▶ WORK INSTRUCTIONS: Hunt for the word "United" across the entries below, copying each line that holds it.

▶ DATA PROVIDED:
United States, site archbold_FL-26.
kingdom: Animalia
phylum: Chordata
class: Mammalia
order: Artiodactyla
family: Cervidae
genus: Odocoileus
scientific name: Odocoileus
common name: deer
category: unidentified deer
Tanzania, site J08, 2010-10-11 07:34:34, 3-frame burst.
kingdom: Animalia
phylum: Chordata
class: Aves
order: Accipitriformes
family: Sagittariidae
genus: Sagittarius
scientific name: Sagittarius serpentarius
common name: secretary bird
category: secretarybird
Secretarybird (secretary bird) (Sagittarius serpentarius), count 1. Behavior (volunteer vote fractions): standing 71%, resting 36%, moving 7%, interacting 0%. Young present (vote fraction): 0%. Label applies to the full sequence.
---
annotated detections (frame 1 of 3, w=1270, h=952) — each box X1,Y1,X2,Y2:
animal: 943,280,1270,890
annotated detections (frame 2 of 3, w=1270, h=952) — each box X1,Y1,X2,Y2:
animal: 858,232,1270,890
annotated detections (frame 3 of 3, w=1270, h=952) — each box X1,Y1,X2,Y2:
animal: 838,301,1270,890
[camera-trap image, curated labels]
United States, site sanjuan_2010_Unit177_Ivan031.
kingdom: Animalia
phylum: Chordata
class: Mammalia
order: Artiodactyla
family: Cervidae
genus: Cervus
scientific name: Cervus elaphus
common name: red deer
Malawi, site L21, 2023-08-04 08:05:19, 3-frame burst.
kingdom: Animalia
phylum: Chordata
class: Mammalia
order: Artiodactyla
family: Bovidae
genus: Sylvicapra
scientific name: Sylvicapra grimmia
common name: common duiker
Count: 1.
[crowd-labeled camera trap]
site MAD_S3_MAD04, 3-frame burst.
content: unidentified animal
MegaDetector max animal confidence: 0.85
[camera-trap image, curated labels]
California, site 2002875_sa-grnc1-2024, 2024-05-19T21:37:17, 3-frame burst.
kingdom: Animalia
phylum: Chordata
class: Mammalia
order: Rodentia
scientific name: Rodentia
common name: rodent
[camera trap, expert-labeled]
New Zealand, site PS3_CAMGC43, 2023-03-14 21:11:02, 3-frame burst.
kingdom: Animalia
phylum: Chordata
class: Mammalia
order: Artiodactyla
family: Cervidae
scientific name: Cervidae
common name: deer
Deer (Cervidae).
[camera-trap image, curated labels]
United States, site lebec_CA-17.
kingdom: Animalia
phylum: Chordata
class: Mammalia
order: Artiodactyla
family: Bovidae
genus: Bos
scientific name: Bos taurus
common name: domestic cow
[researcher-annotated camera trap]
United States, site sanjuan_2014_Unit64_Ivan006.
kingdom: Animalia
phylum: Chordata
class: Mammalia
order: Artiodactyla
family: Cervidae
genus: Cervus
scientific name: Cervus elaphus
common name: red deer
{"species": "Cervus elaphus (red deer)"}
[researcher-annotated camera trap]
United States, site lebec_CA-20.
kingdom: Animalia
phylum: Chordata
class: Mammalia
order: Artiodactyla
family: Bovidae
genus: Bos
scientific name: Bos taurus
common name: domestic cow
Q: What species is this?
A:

▶ RESULT OF THIS TASK:
United States, site archbold_FL-26.
United States, site sanjuan_2010_Unit177_Ivan031.
United States, site lebec_CA-17.
United States, site sanjuan_2014_Unit64_Ivan006.
United States, site lebec_CA-20.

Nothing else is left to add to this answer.